:: Kaynak Metin ::

━━━━━━━━

Davalı banka ile dava dışı Bordo….A.Ş. arasında 10.06.2013 tarihinde genel kredi sözleşmesi akdedildiği, davacının şirkete kullandırılan bu krediye Tekirdağ Karaağaç Köyü 545 ada 20 parselde bulunan taşınmazını ipotek ettirerek teminat verdiği, dosyaya sunulan belgelerden anlaşılmaktadır. Dosyaya sunulu bulunan Nüfus Kayıt örneğine göre …’un İpotek veren …’un eşi olduğu görülmektedir. TMK 194.maddesinde – Eşlerden biri, diğer eşin açık rızası bulunmadıkça, aile konutu ile ilgili kira sözleşmesini feshedemez, aile konutunu devredemez veya aile konutu üzerindeki hakları sınırlayamayacağı düzenlenmiştir. TMK 881. maddesine göre, halen mevcut olan veya henüz doğmamış olmakla beraber doğması kesin veya olası bulunan herhangi bir alacağın ipotekle güvence altına alınabileceği belirtilmektedir. TBK 584. maddesinde düzenlenen kefalete ilişkin hükümler ,TMK nun aile konutuna ilişkin hükümleri dikkate alındığında davacı iddialarının varlığı, ipoteğin geçerli olarak kurulup kurulmadığı yapılacak yargılama neticesinde belirlenecektir.Somut olayda ipotek belgesi incelendiğinde yerin arsa vasfında olduğu konut yada aile konutu olduğuna dair bir kayıt bulunmadığı ,ilk derece mahkemesinin ihtiyati tedbir kararının kaldırılması yönündeki kararında bir isabetsizlik bulunmadığı ,dosya mevcuduna göre ihtiyati tedbir kararının devamını gerektiren yaklaşık ispatın gerçekleşmediği dikkate alındığında davacılar vekilinin istinaf nedenleri yerinde görülmemişistinaf başvurusunun esastan reddine karar verilmiştir.

━━━━━━━━

:: Talimatınız ::
Yukarıdaki ipotek ve aile konutuyla ilgili karar metnini hiçbir değişiklik yapmadan baştan sona aynen çıkarın.

:: Veri Kümesi Bölümü ::

━━━━━━━━

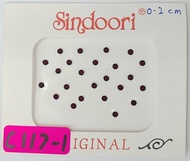 Sindoori Round Dark Maroon with Black Ring C117-1 0.2 Cm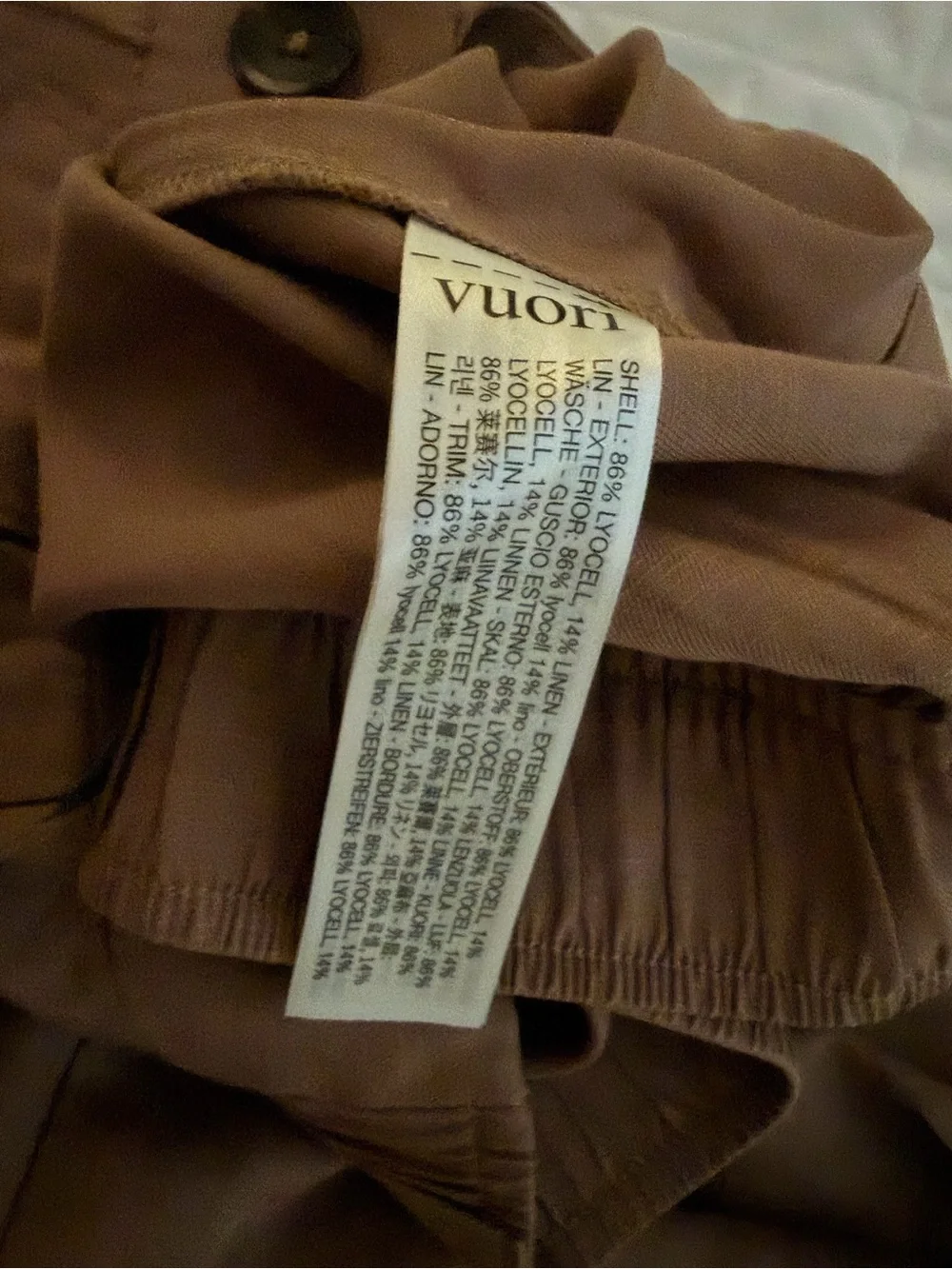 Vuori Women's Brown trestles twill Wide-Leg Pleated Trousers - Picture 3 of 3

━━━━━━━━

:: Yanıt ::
Davalı banka ile dava dışı Bordo….A.Ş. arasında 10.06.2013 tarihinde genel kredi sözleşmesi akdedildiği, davacının şirkete kullandırılan bu krediye Tekirdağ Karaağaç Köyü 545 ada 20 parselde bulunan taşınmazını ipotek ettirerek teminat verdiği, dosyaya sunulan belgelerden anlaşılmaktadır. Dosyaya sunulu bulunan Nüfus Kayıt örneğine göre …’un İpotek veren …’un eşi olduğu görülmektedir. TMK 194.maddesinde – Eşlerden biri, diğer eşin açık rızası bulunmadıkça, aile konutu ile ilgili kira sözleşmesini feshedemez, aile konutunu devredemez veya aile konutu üzerindeki hakları sınırlayamayacağı düzenlenmiştir. TMK 881. maddesine göre, halen mevcut olan veya henüz doğmamış olmakla beraber doğması kesin veya olası bulunan herhangi bir alacağın ipotekle güvence altına alınabileceği belirtilmektedir. TBK 584. maddesinde düzenlenen kefalete ilişkin hükümler ,TMK nun aile konutuna ilişkin hükümleri dikkate alındığında davacı iddialarının varlığı, ipoteğin geçerli olarak kurulup kurulmadığı yapılacak yargılama neticesinde belirlenecektir.Somut olayda ipotek belgesi incelendiğinde yerin arsa vasfında olduğu konut yada aile konutu olduğuna dair bir kayıt bulunmadığı ,ilk derece mahkemesinin ihtiyati tedbir kararının kaldırılması yönündeki kararında bir isabetsizlik bulunmadığı ,dosya mevcuduna göre ihtiyati tedbir kararının devamını gerektiren yaklaşık ispatın gerçekleşmediği dikkate alındığında davacılar vekilinin istinaf nedenleri yerinde görülmemişistinaf başvurusunun esastan reddine karar verilmiştir.